Change every instance of "dark rock" to "black stone" in the data below and reproduce it with nothing else altered.

** PROVIDED DATA **

»»

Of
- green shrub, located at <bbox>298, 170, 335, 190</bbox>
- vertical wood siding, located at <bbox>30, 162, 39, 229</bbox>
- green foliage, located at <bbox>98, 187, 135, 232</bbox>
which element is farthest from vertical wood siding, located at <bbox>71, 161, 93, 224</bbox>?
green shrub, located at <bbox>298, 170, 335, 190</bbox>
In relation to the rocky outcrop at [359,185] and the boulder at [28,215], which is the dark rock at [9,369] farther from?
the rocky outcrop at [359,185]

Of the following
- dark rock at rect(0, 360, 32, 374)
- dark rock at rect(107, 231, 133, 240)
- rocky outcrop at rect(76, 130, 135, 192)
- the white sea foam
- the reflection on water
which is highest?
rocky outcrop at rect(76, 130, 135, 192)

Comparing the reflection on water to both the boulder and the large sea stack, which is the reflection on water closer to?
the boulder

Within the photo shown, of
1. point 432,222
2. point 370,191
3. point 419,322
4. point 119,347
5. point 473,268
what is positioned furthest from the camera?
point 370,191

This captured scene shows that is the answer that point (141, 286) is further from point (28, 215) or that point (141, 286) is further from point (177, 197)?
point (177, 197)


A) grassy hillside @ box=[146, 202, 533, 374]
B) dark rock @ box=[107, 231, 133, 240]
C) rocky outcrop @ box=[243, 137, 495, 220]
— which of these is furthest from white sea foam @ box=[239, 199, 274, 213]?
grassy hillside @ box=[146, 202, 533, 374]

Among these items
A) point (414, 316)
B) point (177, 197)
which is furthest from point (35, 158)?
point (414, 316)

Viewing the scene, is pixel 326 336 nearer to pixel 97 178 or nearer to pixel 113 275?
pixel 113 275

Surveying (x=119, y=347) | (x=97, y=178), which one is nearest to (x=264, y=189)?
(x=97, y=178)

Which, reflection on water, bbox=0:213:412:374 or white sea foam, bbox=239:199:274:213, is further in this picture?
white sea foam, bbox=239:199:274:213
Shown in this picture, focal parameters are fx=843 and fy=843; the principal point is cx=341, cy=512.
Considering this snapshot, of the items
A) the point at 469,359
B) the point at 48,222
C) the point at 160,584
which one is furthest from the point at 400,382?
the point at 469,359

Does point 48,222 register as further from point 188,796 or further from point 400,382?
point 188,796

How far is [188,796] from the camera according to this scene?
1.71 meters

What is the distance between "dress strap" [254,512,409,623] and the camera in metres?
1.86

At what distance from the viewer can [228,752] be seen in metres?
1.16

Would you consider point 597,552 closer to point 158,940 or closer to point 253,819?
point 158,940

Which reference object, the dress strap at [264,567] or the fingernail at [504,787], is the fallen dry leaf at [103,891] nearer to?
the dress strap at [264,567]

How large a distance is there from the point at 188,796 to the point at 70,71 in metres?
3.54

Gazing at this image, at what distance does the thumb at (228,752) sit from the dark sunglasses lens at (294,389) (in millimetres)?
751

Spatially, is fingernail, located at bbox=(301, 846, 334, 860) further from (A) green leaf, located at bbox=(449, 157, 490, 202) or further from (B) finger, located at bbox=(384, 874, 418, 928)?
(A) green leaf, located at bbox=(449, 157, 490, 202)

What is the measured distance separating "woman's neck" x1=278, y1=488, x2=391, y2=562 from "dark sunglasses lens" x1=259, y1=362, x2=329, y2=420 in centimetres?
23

««

** TASK SOLUTION **
Of
- green shrub, located at <bbox>298, 170, 335, 190</bbox>
- vertical wood siding, located at <bbox>30, 162, 39, 229</bbox>
- green foliage, located at <bbox>98, 187, 135, 232</bbox>
which element is farthest from vertical wood siding, located at <bbox>71, 161, 93, 224</bbox>?
green shrub, located at <bbox>298, 170, 335, 190</bbox>
In relation to the rocky outcrop at [359,185] and the boulder at [28,215], which is the black stone at [9,369] farther from?
the rocky outcrop at [359,185]

Of the following
- black stone at rect(0, 360, 32, 374)
- black stone at rect(107, 231, 133, 240)
- rocky outcrop at rect(76, 130, 135, 192)
- the white sea foam
- the reflection on water
which is highest?
rocky outcrop at rect(76, 130, 135, 192)

Comparing the reflection on water to both the boulder and the large sea stack, which is the reflection on water closer to?
the boulder

Within the photo shown, of
1. point 432,222
2. point 370,191
3. point 419,322
4. point 119,347
5. point 473,268
what is positioned furthest from the camera?
point 370,191

This captured scene shows that is the answer that point (141, 286) is further from point (28, 215) or that point (141, 286) is further from point (177, 197)?
point (177, 197)


A) grassy hillside @ box=[146, 202, 533, 374]
B) black stone @ box=[107, 231, 133, 240]
C) rocky outcrop @ box=[243, 137, 495, 220]
— which of these is furthest from white sea foam @ box=[239, 199, 274, 213]?
grassy hillside @ box=[146, 202, 533, 374]

Among these items
A) point (414, 316)
B) point (177, 197)
which is furthest from point (35, 158)?
point (414, 316)

Viewing the scene, is pixel 326 336 nearer to pixel 97 178 or nearer to pixel 113 275?
pixel 113 275

Surveying (x=119, y=347) | (x=97, y=178), which one is nearest to (x=264, y=189)?
(x=97, y=178)

Which, reflection on water, bbox=0:213:412:374 or white sea foam, bbox=239:199:274:213, is further in this picture?
white sea foam, bbox=239:199:274:213
Shown in this picture, focal parameters are fx=843 and fy=843; the principal point is cx=341, cy=512.
Considering this snapshot, of the items
A) the point at 469,359
B) the point at 48,222
C) the point at 160,584
which one is furthest from the point at 400,382?
the point at 469,359

Does point 48,222 register as further from point 188,796 or further from point 400,382?
point 188,796

How far is [188,796] from the camera according to this scene?
1.71 meters

What is the distance between "dress strap" [254,512,409,623] and the camera in metres?
1.86

At what distance from the viewer can [228,752] be seen in metres?
1.16

Would you consider point 597,552 closer to point 158,940 or closer to point 253,819?
point 158,940

Which reference object, the dress strap at [264,567] or the fingernail at [504,787], is the fallen dry leaf at [103,891] nearer to?
the dress strap at [264,567]

How large a distance is there from the point at 188,796 to the point at 70,71 in metres?
3.54

Gazing at this image, at what distance does the thumb at (228,752) sit from the dark sunglasses lens at (294,389) (in millimetres)?
751

Spatially, is fingernail, located at bbox=(301, 846, 334, 860) further from (A) green leaf, located at bbox=(449, 157, 490, 202) or further from (B) finger, located at bbox=(384, 874, 418, 928)?
(A) green leaf, located at bbox=(449, 157, 490, 202)

What is the measured distance separating "woman's neck" x1=278, y1=488, x2=391, y2=562 from "dark sunglasses lens" x1=259, y1=362, x2=329, y2=420 in centimetres?
23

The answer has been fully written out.